EXCERPT:
+ + + + + + +
Psalms 32:8-9: "The Lord says, “I will teach you the way you should go; I will instruct you and advise you. Don't be stupid like a horse or a mule, which must be controlled with a bit and bridle to make it submit.”
Ouch. Well, ouch to me anyway.
I am more like the latter in my natural state - I require harsher guidance. I require a bit & bridle. Anyone who is honest will admit that he or she is ill-equipped to go through life alone. We, as humans, just are. Everyone wants a spiritual high. Everyone wants to be needed, used, appreciated, special... Everyone wants to be loved. Not everyone wants to put in the work, time, effort, and sweat-quity to be prepared to be special. To prepare to be used, and be able to fill needs. We get a hint of a whisper of what God wants for us, and we want it NOW.
+ + + + + + +
SUPPLIED INFORMATION:
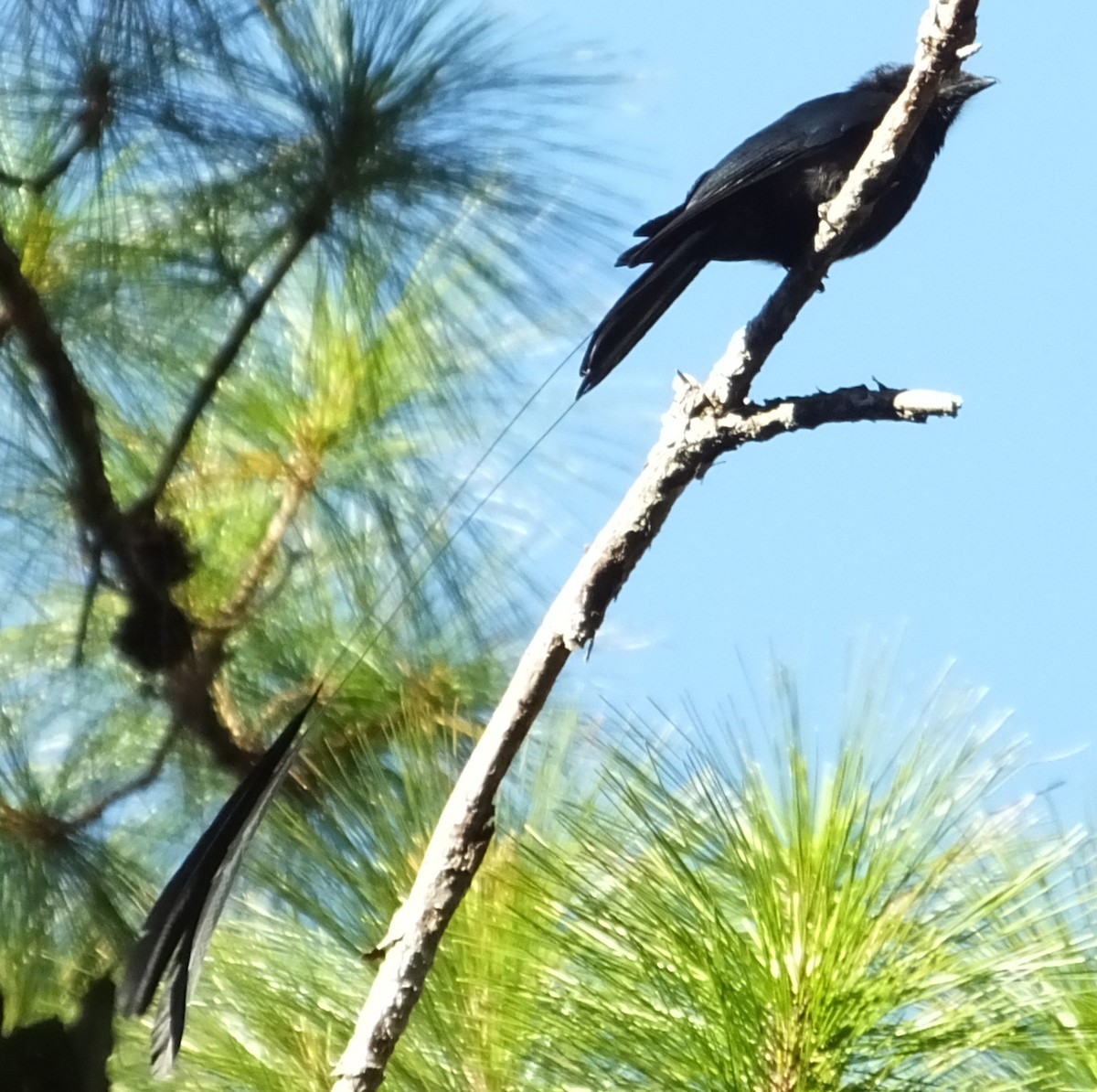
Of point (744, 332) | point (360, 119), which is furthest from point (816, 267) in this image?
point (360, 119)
+ + + + + + +
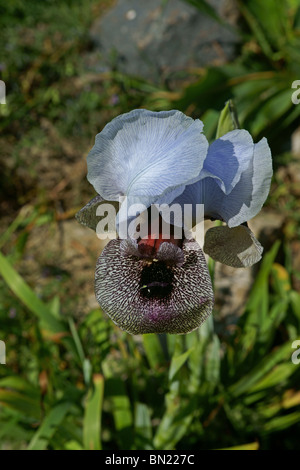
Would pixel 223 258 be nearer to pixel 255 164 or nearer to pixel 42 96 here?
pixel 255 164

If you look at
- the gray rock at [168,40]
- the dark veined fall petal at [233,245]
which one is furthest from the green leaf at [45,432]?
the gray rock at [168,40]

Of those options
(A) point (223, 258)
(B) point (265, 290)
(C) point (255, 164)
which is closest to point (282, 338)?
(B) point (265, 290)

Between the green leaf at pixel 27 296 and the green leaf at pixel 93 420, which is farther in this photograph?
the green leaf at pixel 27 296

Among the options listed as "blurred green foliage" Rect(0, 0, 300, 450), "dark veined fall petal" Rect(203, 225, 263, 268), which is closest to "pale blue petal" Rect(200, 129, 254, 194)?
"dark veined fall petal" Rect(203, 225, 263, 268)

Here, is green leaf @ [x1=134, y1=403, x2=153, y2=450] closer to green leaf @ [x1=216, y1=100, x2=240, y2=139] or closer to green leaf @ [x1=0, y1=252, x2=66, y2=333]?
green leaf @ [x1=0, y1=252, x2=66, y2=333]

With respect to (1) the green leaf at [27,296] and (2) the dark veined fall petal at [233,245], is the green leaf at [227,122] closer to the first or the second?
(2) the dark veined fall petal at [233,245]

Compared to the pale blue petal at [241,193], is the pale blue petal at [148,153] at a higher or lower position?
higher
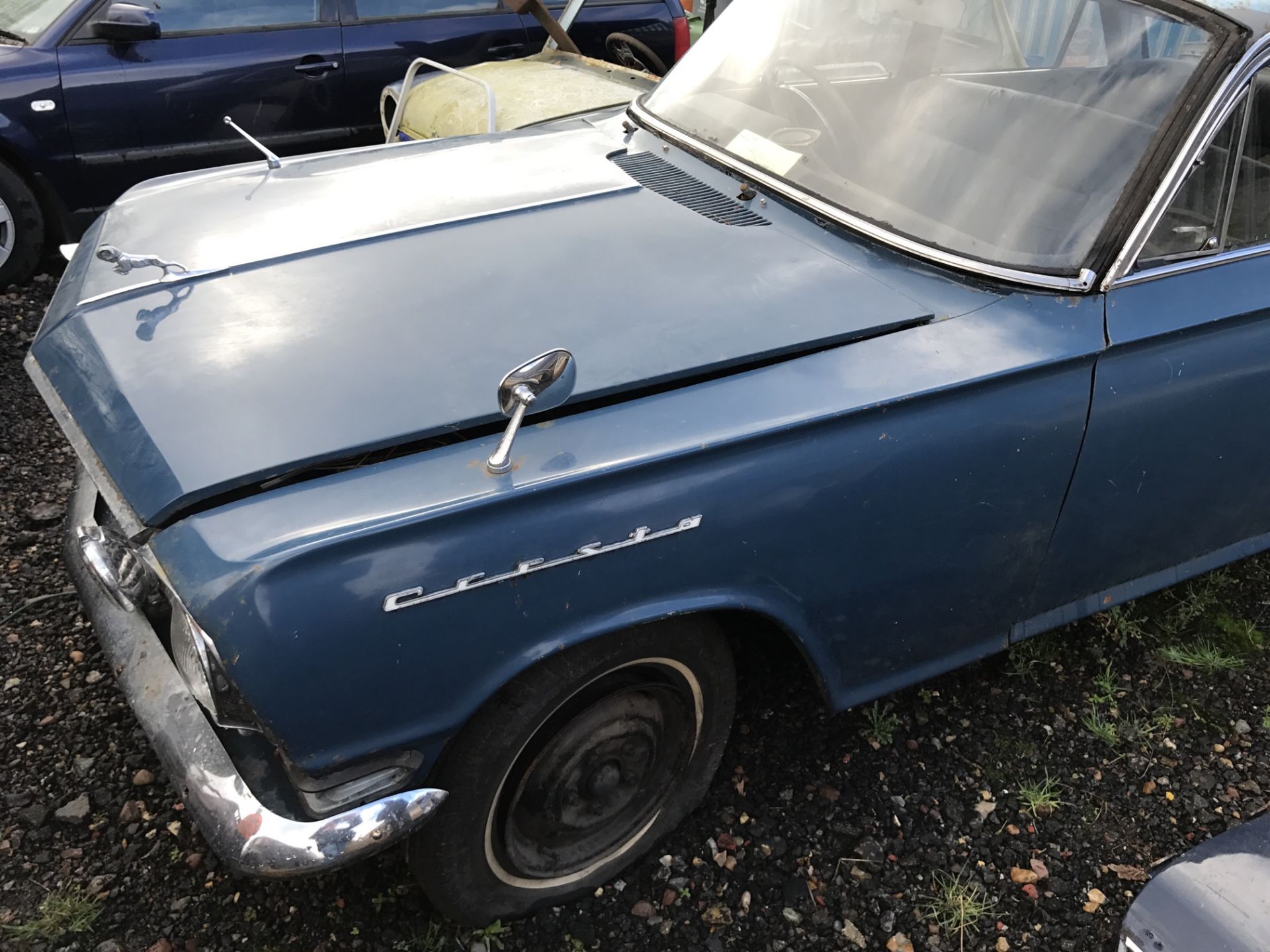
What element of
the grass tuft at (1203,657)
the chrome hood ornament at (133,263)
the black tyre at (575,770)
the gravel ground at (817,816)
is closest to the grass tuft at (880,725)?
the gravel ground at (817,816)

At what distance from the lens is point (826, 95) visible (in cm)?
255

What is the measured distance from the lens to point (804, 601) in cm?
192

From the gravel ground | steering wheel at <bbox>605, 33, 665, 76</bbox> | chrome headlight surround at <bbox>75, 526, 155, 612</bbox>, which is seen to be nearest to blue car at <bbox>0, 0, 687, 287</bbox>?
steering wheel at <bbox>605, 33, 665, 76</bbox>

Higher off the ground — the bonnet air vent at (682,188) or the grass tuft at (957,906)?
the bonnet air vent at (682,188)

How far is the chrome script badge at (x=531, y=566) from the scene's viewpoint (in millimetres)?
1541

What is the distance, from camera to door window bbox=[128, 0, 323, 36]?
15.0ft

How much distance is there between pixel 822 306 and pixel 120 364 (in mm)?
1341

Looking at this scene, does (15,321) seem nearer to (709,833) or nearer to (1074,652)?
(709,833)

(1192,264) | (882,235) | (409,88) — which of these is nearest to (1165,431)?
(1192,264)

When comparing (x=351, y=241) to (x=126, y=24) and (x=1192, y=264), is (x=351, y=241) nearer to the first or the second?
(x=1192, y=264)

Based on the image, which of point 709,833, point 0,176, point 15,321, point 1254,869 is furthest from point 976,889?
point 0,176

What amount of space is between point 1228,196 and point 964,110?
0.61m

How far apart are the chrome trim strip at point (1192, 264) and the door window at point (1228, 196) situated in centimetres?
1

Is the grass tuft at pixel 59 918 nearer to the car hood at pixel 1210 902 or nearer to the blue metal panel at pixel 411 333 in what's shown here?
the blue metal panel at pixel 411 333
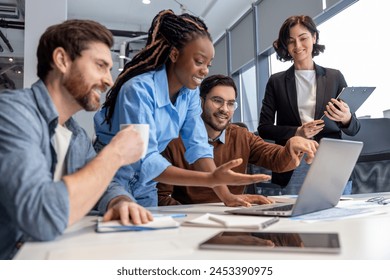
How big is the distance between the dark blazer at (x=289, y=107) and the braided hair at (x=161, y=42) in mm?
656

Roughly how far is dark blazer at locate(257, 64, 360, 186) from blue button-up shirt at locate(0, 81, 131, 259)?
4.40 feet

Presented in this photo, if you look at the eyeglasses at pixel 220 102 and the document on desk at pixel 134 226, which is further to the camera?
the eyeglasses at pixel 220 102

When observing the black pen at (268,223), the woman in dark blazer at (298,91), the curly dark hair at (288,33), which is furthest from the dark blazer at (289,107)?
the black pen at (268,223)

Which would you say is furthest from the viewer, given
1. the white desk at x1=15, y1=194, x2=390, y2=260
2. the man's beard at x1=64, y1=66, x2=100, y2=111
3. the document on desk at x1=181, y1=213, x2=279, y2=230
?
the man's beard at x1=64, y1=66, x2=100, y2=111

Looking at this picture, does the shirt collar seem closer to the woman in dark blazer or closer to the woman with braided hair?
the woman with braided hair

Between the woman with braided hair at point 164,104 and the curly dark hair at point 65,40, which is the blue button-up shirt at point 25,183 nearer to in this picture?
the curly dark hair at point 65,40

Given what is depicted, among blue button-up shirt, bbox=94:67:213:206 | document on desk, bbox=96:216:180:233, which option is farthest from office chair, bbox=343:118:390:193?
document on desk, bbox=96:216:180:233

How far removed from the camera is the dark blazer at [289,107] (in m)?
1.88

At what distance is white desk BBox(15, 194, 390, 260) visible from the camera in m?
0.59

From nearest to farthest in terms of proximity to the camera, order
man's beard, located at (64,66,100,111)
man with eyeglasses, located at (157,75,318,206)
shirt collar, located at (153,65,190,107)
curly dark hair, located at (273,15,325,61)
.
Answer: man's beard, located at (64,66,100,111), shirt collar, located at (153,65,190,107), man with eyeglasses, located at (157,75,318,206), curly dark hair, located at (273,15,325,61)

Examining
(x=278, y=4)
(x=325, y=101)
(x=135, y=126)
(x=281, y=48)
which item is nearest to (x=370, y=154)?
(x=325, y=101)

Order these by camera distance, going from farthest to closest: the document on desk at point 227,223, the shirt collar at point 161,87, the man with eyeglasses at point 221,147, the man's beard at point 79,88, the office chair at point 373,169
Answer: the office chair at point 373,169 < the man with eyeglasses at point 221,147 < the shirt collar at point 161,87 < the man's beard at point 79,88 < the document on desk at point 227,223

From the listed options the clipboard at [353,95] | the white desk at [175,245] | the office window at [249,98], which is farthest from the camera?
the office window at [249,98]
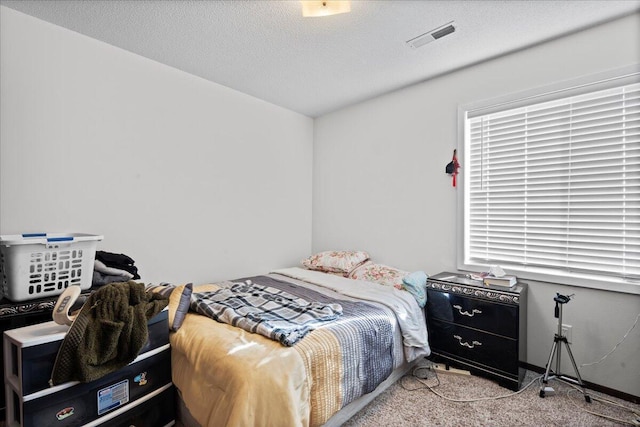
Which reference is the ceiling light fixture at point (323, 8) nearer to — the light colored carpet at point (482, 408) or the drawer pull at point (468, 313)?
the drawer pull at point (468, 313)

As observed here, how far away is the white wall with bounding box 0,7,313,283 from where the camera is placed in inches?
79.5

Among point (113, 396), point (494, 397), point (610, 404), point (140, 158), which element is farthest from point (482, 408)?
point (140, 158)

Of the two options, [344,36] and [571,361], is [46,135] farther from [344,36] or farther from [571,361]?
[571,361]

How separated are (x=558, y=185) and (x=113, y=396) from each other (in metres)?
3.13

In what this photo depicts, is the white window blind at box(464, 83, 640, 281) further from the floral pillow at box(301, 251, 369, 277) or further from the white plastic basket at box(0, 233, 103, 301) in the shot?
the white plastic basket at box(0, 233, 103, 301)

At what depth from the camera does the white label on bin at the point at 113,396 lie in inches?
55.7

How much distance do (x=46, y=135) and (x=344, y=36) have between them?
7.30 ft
+ + + + + + +
TASKS TO CARRY OUT:
[a] Rewrite the passage of the Psalms reflection that begins at the words "I am more like" and ends after "want it NOW.", replacing "spiritual high" with "emotional high".
[b] List every line of the records that contains the string "black", treating uppercase and lowercase as distinct.
The text and the records have no connection to each other.

TASK RESULTS:
[a]
I am more like the latter in my natural state - I require harsher guidance. I require a bit & bridle. Anyone who is honest will admit that he or she is ill-equipped to go through life alone. We, as humans, just are. Everyone wants a emotional high. Everyone wants to be needed, used, appreciated, special... Everyone wants to be loved. Not everyone wants to put in the work, time, effort, and sweat-quity to be prepared to be special. To prepare to be used, and be able to fill needs. We get a hint of a whisper of what God wants for us, and we want it NOW.

[b]
the black tyre at (575,770)
When observing the black pen at (268,223), the woman in dark blazer at (298,91), the curly dark hair at (288,33), which is furthest from the dark blazer at (289,107)?
the black pen at (268,223)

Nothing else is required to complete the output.